Une agence de santé centralisée permet de mobiliser des équipes de soins rapidement d’un hôpital à l’autre grâce au système de paie à l’échelle de la province.

Équipes volantes

Il est également beaucoup plus facile de mobiliser des équipes de soins rapidement d’un hôpital à l’autre grâce au système de paie à l’échelle de la province. Ç’a été le cas lors de l’incendie de forêt qui a ravagé la communauté de Fort McMurray en 2016 et au plus fort de la pandémie. Des employés de Calgary ou d’Edmonton étaient envoyés temporairement pour prêter main-forte là où le besoin était le plus criant. « Sans un système de paie unique, c’est beaucoup plus compliqué », observe l’ex-PDG. Il faut inscrire l’employé à l’autre hôpital, s’assurer que les conventions collectives sont harmonisées, organiser la paie, etc.

Cela n’a pas vidé les régions rurales de leurs employés de la santé au détriment des grandes villes, contrairement aux craintes exprimées au Québec, selon le syndicat des infirmières, United Nurses of Alberta. Il y a en fait moins de concurrence entre les régions pour attirer des travailleurs en leur offrant toutes sortes d’avantages puisqu’il n’y a qu’un seul employeur. Mais les régions en dehors des grands centres vivent toutefois les mêmes problèmes de recrutement qu’ici.

« Malgré les premiers désagréments, les avantages ont fini par l’emporter », juge Verna Yiu.
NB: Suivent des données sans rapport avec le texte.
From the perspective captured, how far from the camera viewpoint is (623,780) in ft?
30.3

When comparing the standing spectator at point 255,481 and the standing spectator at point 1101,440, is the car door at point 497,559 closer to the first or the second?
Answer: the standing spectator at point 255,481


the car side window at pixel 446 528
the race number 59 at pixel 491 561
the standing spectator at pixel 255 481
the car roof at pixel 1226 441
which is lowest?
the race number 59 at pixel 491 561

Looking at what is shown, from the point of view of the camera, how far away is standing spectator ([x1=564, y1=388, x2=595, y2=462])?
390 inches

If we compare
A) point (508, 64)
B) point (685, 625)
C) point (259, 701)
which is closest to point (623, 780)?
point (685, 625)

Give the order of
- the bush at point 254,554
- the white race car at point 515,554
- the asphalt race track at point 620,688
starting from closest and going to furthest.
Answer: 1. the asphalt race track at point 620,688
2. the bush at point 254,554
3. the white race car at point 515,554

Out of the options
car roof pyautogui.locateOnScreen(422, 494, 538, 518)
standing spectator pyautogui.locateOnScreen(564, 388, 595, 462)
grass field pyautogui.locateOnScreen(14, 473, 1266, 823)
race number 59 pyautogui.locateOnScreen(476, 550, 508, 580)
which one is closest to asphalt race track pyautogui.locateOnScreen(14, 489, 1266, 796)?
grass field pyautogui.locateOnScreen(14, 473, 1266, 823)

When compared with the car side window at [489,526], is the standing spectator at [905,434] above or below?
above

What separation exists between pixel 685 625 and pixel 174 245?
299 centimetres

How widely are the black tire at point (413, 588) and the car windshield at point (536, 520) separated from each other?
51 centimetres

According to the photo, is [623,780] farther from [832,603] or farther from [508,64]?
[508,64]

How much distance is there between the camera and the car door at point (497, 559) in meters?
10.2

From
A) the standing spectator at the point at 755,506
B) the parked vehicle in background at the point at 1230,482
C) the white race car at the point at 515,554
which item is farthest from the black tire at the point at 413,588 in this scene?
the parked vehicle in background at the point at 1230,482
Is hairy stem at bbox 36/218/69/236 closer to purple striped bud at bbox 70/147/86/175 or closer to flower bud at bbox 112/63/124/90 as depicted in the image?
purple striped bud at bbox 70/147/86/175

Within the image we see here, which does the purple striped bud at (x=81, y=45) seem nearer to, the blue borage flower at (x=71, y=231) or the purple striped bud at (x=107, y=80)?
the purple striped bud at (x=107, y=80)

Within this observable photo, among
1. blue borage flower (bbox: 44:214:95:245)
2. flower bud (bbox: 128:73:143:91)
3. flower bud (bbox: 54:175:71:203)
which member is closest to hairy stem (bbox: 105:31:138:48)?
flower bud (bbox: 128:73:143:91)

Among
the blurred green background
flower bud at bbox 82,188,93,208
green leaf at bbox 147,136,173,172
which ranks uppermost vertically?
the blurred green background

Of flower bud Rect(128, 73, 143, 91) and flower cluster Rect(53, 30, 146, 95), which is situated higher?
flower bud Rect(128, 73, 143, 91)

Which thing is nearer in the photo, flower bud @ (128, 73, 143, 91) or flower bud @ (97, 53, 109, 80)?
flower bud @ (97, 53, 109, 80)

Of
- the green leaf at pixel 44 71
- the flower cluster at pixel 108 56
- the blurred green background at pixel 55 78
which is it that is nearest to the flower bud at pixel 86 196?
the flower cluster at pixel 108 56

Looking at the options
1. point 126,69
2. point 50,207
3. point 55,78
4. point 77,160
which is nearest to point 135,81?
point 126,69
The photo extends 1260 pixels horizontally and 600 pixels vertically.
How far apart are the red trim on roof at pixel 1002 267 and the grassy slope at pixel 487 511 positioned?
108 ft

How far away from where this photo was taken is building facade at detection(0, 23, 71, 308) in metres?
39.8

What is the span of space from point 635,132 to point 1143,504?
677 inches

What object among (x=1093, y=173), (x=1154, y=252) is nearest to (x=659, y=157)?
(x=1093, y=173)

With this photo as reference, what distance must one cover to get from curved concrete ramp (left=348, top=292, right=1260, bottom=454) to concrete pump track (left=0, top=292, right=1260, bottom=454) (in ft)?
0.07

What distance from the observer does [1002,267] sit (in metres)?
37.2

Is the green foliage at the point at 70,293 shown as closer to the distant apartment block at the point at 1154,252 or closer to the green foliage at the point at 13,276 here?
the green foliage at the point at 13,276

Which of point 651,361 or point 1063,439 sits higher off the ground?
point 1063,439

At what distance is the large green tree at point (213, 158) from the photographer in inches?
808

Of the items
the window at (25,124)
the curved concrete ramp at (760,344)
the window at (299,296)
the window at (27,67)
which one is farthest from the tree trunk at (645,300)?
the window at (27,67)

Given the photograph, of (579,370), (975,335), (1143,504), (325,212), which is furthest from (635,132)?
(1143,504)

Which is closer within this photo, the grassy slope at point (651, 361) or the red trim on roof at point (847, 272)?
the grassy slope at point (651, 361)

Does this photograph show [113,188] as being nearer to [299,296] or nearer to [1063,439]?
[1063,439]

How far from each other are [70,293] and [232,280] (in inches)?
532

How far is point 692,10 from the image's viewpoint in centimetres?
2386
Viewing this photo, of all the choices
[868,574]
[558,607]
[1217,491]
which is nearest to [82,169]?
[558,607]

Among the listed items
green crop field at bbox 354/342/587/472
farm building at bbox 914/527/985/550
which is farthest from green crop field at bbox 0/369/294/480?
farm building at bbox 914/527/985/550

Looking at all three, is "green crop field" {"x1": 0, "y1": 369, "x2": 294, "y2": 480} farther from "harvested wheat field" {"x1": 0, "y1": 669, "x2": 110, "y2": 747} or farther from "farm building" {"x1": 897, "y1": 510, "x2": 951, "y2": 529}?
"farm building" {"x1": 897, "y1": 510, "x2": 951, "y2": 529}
Il reste que ce n’est pas une panacée. À l’instar du Québec, l’Alberta manque de médecins, d’infirmières et tente aussi de diminuer la longueur de ses listes d’attente.

Ceux qui travaillent à l’extérieur de l’agence, comme les médecins de famille, se heurtent à la lenteur de la bureaucratie tout comme ceux qui travaillent dans les hôpitaux.

L’Alberta Medical Association, qui représente les médecins, le syndicat des infirmières et les experts s’entendent sur une chose : des améliorations peuvent être apportées au système de santé albertain, mais le décentraliser comme le préconise le gouvernement de Danielle Smith serait l’équivalent de jeter le bébé avec l’eau du bain.

« Nous avons connu assez de tumulte et nous n’en avons pas besoin de plus », résume le représentant syndical Cameron Westhead.